Chronic glomerulonephritis (CGN) is a group of immune diseases caused by a variety of causes originating in the glomerulus, with a variety of pathologies and different prognoses. The clinical features are insidious onset and a period of asymptomatic disease with varying degrees of proteinuria, erythrocytes and tubular urine on routine urinalysis. Most patients have varying degrees of fatigue, edema, hypertension and renal function impairment. With the further development of the disease, as little as 2~3 years and as much as 20~30 years, the surviving kidney units become less and less, the fibrous tissues continue to proliferate and the kidneys shrink. The disease is stubborn, recurrent, and persistent, eventually leading to renal failure, and the prognosis is very poor.

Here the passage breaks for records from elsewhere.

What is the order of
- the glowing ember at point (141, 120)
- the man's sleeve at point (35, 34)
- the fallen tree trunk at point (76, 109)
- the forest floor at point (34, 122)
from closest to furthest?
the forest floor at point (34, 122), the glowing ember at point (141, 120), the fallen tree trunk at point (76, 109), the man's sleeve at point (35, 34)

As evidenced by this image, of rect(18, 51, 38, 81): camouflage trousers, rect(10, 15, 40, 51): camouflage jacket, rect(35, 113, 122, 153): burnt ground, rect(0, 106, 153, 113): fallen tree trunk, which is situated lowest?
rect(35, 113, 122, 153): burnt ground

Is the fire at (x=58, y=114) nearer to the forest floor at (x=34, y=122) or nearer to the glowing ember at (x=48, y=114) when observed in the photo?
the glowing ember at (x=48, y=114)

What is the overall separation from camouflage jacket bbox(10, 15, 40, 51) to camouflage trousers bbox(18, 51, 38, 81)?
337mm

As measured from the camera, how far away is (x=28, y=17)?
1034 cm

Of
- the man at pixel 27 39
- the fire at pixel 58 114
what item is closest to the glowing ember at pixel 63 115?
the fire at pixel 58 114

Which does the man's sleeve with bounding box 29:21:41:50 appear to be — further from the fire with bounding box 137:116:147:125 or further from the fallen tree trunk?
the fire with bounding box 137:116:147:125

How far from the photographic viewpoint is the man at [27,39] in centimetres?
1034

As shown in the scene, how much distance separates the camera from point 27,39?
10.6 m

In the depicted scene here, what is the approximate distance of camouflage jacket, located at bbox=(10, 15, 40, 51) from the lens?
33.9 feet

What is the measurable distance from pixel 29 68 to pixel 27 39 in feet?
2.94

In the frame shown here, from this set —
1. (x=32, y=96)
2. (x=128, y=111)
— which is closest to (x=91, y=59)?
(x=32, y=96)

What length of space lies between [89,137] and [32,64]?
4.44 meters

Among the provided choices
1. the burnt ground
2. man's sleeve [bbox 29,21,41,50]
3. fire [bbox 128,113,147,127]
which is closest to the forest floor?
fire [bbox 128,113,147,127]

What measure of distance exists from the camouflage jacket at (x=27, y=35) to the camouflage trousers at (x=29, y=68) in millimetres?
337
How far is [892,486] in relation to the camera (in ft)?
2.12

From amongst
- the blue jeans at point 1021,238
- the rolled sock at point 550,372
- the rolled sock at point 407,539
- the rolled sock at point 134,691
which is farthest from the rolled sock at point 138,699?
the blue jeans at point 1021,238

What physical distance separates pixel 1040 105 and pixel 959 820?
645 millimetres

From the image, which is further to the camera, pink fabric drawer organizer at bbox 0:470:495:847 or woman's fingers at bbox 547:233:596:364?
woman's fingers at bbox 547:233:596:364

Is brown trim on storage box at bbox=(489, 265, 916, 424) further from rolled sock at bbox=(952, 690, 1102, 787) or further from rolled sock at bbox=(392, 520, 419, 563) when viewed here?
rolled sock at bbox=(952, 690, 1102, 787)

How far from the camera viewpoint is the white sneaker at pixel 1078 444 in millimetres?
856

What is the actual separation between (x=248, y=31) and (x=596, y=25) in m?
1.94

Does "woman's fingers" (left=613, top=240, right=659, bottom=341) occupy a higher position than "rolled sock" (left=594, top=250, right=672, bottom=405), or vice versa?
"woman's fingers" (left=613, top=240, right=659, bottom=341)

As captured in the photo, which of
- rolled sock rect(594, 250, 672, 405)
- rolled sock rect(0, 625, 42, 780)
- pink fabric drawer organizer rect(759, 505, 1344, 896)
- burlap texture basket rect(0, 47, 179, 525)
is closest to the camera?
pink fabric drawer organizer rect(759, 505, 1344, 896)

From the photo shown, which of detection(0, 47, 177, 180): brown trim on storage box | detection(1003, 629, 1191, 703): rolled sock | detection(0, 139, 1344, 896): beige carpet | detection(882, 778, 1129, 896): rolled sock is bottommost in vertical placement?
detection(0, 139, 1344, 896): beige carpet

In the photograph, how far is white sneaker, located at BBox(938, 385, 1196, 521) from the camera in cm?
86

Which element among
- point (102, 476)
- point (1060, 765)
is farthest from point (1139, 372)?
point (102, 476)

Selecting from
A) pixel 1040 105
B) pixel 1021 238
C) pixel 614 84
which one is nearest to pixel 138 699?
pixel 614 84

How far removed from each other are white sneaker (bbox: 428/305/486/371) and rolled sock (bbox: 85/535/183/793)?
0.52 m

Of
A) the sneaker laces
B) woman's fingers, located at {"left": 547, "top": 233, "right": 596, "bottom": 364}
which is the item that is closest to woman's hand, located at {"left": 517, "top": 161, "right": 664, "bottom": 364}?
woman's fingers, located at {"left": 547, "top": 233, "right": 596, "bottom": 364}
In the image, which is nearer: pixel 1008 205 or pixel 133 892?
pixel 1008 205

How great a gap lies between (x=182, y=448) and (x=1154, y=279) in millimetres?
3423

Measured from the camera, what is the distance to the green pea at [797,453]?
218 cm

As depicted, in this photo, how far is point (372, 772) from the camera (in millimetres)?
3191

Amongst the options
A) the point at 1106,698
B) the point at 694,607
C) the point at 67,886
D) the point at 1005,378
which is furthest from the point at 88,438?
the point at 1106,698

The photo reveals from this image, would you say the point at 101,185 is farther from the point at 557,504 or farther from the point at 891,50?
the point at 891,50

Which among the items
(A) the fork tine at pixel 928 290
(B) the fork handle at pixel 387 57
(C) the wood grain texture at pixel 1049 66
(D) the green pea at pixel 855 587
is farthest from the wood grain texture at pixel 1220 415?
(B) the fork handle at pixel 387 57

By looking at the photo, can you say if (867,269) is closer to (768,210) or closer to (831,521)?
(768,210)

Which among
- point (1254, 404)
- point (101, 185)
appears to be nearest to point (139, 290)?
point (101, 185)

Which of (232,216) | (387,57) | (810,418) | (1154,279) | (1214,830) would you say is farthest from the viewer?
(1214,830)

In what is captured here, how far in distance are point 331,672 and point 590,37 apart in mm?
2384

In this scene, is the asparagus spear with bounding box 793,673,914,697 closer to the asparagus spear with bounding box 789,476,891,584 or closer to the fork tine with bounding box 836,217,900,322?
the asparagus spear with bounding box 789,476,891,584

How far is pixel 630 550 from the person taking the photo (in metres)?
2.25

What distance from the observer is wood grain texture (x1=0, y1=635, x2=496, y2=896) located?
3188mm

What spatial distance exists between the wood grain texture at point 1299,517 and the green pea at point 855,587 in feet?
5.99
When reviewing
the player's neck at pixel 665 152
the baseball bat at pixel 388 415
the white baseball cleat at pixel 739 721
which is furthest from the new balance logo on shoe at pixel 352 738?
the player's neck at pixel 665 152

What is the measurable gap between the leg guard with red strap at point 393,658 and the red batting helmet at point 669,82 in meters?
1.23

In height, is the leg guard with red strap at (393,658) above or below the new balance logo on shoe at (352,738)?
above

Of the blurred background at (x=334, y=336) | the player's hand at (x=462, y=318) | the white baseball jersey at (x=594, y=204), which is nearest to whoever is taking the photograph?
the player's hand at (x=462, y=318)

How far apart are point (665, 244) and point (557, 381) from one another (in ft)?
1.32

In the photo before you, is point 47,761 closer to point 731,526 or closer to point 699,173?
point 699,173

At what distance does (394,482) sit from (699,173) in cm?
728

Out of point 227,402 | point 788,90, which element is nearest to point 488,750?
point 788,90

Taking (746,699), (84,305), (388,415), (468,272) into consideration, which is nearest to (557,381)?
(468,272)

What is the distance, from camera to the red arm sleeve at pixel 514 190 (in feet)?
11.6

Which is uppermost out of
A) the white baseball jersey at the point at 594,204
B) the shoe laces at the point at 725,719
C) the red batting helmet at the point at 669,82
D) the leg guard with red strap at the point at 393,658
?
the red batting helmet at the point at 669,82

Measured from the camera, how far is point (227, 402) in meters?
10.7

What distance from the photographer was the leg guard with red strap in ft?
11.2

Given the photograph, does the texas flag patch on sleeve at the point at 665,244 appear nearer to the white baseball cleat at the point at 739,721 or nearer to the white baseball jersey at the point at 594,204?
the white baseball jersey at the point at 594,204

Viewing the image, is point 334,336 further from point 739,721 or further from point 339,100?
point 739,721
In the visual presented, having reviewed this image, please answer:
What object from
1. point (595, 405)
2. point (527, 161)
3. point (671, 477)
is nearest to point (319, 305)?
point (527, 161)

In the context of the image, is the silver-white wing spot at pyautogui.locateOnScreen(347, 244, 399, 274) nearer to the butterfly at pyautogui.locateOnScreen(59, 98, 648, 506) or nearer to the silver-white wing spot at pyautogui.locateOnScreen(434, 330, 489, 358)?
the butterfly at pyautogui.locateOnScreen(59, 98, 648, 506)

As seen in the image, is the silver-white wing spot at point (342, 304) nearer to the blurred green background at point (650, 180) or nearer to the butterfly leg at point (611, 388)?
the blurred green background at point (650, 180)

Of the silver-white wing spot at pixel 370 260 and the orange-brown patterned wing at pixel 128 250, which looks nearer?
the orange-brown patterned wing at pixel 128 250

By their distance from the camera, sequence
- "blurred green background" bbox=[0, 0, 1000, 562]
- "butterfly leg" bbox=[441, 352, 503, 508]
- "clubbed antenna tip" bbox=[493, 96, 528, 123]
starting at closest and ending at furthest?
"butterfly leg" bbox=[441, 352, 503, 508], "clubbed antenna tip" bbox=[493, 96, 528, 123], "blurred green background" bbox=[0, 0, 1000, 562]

Chronic nephritis is one of the most common diseases in internal medicine and can develop at any age, but it is more common in adolescents. 188,697 people in 13 provinces and autonomous regions were screened for urinary tract disease in 1982, and the detection rate of urinary tract disease was 2.25%, of which glomerulonephritis accounted for 21.63%, with the highest rate in the 14-20 age group. Analysis of the causes of death due to chronic kidney disease in 1398 cases revealed that chronic nephritis accounted for the first place, 64.10%, and in terms of kidney disease, the incidence of chronic nephritis was second only to renal meningo-nephritis.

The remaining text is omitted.